In accordance with the requirements of the CARES Act and consistent with the PPP’s purpose to keep employees on payroll, the Company will use its portion of the proceeds from the SBA Loans primarily for payroll costs associated with the Company’s operations other than those related to PE Pekin. PE Pekin will use its portion of the proceeds from the SBA Loans primarily for payroll costs associated with the Pekin campus. In doing so, each of the Company and PE Pekin believes that the proceeds from the SBA Loans will allow each company to bring back some of its recently furloughed employees to help the Company and PE Pekin to continue their current operations.


The descriptions of the SBA Loans do not purport to be complete and are qualified in their entirety by reference to the SBA Loans, which are filed as Exhibits 10.1 and 10.2 to this Current Report on Form 8-K and are incorporated herein by this reference.

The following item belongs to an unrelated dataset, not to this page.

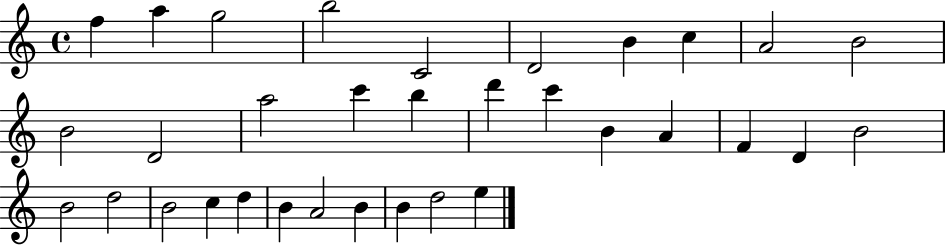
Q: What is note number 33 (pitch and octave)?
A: E5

Item 9.01Financial Statements and Exhibits.




Number   Description
10.1   Promissory Note by Pacific Ethanol, Inc. in favor of Bank of America, NA dated April 29, 2020 (*)
10.2   Promissory Note by Pacific Ethanol Pekin, LLC in favor of Bank of America, NA dated May 1, 2020 (*)



(*)Filed herewith. The agreement filed as an exhibit to this report contains representations and warranties made by the parties thereto. The assertions embodied in such representations and warranties are not necessarily assertions of fact, but a mechanism for the parties to allocate risk. Accordingly, investors should not rely on the representations and warranties as characterizations of the actual state of facts or for any other purpose at the time they were made or otherwise.







Pursuant to the requirements of the Securities Exchange Act of 1934, the registrant has duly caused this report to be signed on its behalf by the undersigned hereunto duly authorized.


Date:  May 7, 2020 PACIFIC ETHANOL, INC.